The f-vector of a simplicial polytope (or complex) is a vector enumerating its number of faces of each dimensions. We may linearly transform this to the h-vector, which maintains the original combinatorial data of the f-vector while making explicit the underlying linear relations between face numbers. It has a rich mathematical structure that has inspired research for the last fifty years. Though less intuitive than the unaltered face numbers, it often lets us conjecture about face numbers of polytopes in more elegant ways than the f-vector does. In particular, the celebrated Lower Bound Theorem that characterizes the f-vectors of all simplicial polytopes is typically written using the h-vector and its variants.
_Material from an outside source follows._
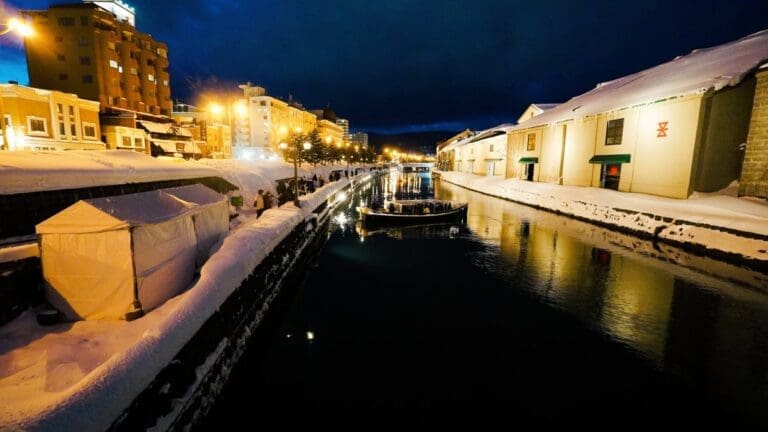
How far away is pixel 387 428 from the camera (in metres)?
6.31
In order to extend the h-vector beyond simplicial geometry and to all Eulerian posets, Stanley developed the toric h-vector. The toric h-vector makes explicit the relationship between polytope theory and algebraic geometry, as well as lets us use h-vector techniques on a significantly larger class of objects than simplicial polytopes. As the study of geometric and poset subdivisions became more relevant, the local h-vector was developed to express decompositions of a subdivided complex relative to its original structure. The theory developed while studying local h-vectors has also been significant in the development of Kahzdan-Lusztig polynomials of Coxeter groups. Recently, Katz and Stapledon demonstrated that the local h-vector can be specialized even further into a mixed h-polynomial in two variables.

We will examine these vectors and try to explain how they work and why they're useful to combinatorialists. Time permitting, we may even discuss algebra morphisms between enumerating flags and enumerating face vectors.